▸ **PROBLEM**
Scan the entries below for "link" and copy each line that holds it.

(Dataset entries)
== == ==

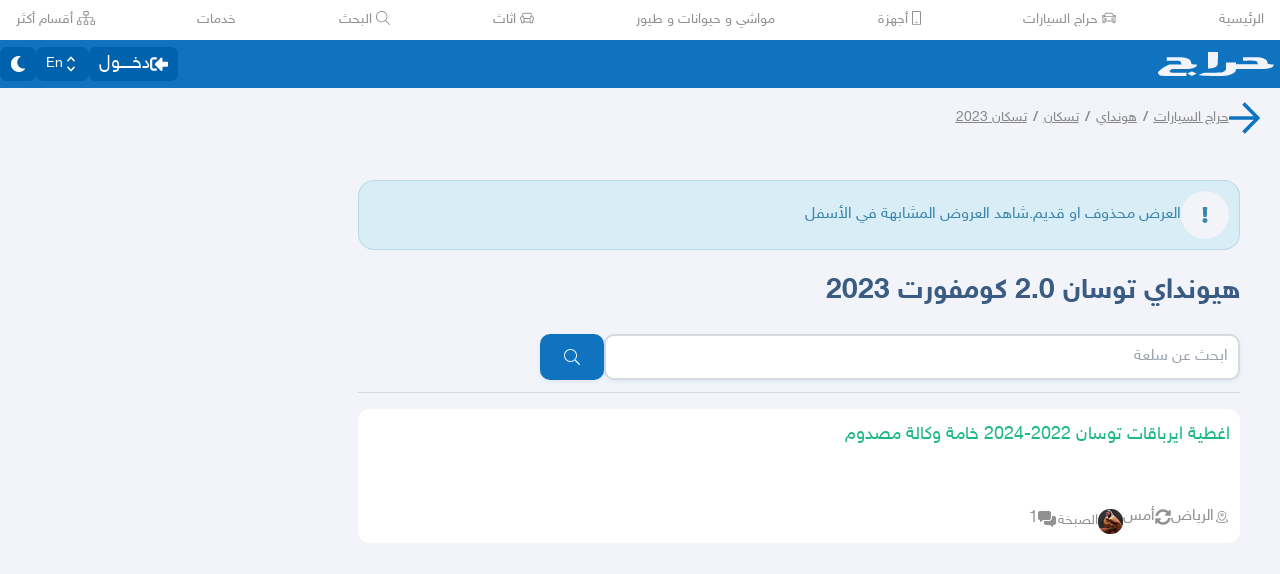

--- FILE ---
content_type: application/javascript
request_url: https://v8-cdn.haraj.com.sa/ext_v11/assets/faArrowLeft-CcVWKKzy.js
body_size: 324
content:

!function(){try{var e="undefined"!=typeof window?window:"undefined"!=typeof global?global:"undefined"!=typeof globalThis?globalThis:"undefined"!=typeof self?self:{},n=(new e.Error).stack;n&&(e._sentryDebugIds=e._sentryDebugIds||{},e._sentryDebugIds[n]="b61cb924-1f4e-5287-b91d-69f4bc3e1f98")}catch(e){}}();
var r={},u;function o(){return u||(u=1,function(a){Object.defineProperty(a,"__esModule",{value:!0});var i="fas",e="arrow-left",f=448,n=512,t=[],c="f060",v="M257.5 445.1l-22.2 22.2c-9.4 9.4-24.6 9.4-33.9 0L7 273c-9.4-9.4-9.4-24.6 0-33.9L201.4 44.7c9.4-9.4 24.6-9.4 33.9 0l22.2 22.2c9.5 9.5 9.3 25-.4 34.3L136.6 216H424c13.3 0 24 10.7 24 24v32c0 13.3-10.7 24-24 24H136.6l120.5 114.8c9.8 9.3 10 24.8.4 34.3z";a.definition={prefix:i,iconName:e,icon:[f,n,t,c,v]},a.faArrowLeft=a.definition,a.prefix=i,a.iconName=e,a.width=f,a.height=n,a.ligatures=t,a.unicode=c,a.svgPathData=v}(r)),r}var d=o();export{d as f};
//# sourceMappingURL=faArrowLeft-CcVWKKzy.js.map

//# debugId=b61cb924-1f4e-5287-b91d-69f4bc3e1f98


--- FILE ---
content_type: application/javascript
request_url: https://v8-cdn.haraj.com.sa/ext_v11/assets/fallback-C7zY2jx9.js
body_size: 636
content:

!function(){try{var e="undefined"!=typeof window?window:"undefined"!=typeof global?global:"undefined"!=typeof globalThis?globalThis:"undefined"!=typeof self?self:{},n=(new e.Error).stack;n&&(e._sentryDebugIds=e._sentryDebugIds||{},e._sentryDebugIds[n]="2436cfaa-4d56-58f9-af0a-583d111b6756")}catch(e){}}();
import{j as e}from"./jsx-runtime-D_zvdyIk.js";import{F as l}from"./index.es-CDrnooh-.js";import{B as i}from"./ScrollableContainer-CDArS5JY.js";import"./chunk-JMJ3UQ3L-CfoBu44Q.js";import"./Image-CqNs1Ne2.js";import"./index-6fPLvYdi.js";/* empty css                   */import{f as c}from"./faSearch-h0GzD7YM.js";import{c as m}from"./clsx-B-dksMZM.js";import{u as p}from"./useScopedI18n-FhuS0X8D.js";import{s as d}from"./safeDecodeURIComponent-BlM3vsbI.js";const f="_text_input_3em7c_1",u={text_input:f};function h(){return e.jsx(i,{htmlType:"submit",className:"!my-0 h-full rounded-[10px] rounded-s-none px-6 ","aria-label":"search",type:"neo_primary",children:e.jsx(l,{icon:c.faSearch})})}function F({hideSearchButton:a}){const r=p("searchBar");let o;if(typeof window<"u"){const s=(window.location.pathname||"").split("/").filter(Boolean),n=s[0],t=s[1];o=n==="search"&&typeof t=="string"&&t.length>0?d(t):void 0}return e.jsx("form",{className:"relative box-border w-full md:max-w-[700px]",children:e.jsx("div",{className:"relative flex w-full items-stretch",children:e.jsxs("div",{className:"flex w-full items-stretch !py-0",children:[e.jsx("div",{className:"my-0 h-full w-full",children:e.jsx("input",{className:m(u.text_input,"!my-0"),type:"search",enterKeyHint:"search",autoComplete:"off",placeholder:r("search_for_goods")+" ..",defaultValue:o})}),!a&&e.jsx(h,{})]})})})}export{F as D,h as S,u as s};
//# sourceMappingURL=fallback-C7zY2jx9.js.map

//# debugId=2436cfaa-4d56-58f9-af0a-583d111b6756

== == ==

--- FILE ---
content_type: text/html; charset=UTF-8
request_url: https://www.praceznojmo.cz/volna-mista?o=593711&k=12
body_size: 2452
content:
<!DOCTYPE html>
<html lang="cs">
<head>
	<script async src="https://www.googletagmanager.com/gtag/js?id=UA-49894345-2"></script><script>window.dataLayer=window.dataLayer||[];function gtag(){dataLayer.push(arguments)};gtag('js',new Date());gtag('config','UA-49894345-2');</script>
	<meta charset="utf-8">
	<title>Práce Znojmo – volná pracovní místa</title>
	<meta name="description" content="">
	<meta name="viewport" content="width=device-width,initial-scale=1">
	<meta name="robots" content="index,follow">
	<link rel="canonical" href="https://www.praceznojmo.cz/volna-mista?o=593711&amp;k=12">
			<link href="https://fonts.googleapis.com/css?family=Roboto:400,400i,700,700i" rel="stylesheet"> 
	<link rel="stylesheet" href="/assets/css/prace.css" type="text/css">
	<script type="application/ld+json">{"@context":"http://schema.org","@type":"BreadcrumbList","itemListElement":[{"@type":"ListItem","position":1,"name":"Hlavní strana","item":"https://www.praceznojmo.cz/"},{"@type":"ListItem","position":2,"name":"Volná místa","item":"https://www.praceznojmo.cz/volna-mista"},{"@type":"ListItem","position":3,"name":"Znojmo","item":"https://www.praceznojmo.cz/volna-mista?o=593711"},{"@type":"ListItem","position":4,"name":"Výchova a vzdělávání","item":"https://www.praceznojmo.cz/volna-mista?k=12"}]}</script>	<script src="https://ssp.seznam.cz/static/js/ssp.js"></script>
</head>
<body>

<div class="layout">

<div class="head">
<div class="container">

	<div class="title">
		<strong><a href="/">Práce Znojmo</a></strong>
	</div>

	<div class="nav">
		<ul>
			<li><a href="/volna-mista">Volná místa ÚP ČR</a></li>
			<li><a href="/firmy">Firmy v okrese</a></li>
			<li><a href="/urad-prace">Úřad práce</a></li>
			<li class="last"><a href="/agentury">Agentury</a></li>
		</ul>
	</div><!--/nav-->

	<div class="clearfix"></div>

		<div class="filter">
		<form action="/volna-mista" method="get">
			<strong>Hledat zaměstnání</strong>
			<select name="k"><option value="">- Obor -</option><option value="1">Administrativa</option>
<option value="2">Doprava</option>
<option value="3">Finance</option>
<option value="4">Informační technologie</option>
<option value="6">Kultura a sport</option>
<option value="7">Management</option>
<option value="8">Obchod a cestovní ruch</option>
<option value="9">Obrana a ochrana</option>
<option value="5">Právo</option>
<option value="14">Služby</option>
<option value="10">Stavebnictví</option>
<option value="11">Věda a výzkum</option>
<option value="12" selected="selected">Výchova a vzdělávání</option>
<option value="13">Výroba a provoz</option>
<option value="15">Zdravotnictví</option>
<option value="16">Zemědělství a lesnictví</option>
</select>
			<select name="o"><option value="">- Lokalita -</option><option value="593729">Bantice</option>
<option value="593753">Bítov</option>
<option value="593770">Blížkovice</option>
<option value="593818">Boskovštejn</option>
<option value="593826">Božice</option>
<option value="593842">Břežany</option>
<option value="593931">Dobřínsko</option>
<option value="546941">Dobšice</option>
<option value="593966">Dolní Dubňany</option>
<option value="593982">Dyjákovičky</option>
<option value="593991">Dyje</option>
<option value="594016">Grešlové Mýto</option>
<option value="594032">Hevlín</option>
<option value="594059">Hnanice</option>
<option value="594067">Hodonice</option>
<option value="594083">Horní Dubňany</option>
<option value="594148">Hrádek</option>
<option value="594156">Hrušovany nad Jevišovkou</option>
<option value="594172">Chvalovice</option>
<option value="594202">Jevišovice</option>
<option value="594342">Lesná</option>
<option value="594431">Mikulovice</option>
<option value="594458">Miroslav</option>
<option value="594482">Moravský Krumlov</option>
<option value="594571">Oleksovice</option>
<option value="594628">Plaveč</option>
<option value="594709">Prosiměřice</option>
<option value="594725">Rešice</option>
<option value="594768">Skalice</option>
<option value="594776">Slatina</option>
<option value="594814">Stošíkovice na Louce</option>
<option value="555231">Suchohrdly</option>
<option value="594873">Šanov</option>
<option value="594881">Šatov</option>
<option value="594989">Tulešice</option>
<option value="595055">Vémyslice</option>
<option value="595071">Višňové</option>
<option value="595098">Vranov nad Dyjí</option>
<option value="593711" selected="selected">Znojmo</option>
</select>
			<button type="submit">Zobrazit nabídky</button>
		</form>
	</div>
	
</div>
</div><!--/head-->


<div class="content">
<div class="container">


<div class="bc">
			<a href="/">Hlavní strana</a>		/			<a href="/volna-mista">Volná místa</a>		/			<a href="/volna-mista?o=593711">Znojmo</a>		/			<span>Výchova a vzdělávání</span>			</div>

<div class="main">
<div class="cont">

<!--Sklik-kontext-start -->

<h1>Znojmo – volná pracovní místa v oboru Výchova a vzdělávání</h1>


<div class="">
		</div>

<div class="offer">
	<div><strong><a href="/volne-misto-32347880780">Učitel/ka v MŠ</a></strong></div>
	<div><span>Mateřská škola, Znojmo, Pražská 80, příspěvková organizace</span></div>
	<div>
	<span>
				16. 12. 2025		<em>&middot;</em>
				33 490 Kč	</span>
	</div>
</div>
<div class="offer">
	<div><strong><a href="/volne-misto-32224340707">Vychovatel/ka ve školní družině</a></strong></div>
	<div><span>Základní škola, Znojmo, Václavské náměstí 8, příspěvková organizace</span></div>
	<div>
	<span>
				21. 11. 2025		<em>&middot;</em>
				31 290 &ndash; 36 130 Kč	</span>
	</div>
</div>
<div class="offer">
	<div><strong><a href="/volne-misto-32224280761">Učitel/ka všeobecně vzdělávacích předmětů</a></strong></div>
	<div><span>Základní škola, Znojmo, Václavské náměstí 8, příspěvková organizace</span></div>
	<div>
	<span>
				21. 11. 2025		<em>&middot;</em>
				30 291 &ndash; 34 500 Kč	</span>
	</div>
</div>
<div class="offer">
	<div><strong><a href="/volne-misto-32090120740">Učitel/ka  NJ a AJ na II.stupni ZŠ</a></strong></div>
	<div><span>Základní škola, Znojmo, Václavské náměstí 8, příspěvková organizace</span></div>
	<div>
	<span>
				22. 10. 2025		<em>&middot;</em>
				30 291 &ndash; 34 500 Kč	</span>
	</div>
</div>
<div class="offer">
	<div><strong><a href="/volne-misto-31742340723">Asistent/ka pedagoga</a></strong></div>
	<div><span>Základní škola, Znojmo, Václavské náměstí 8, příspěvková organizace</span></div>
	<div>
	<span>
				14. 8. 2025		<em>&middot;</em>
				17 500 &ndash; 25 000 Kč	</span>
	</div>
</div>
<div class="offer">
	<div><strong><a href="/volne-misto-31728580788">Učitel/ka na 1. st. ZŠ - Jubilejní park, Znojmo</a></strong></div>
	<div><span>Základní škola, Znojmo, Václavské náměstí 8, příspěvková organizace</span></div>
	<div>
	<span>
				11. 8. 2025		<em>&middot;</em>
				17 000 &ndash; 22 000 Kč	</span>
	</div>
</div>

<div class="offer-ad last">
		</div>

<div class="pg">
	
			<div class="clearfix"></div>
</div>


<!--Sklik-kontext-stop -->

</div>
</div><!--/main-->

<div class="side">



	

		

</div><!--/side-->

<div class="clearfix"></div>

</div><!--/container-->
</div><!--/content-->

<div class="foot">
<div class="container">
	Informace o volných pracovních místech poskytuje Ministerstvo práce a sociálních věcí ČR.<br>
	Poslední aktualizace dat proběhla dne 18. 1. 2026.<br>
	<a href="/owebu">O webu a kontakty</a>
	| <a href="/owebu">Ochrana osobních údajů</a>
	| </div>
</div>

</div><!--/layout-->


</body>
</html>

== == ==

▸ **ANSWER TO THE EXERCISE**
	<link rel="canonical" href="https://www.praceznojmo.cz/volna-mista?o=593711&amp;k=12">
			<link href="https://fonts.googleapis.com/css?family=Roboto:400,400i,700,700i" rel="stylesheet"> 
	<link rel="stylesheet" href="/assets/css/prace.css" type="text/css">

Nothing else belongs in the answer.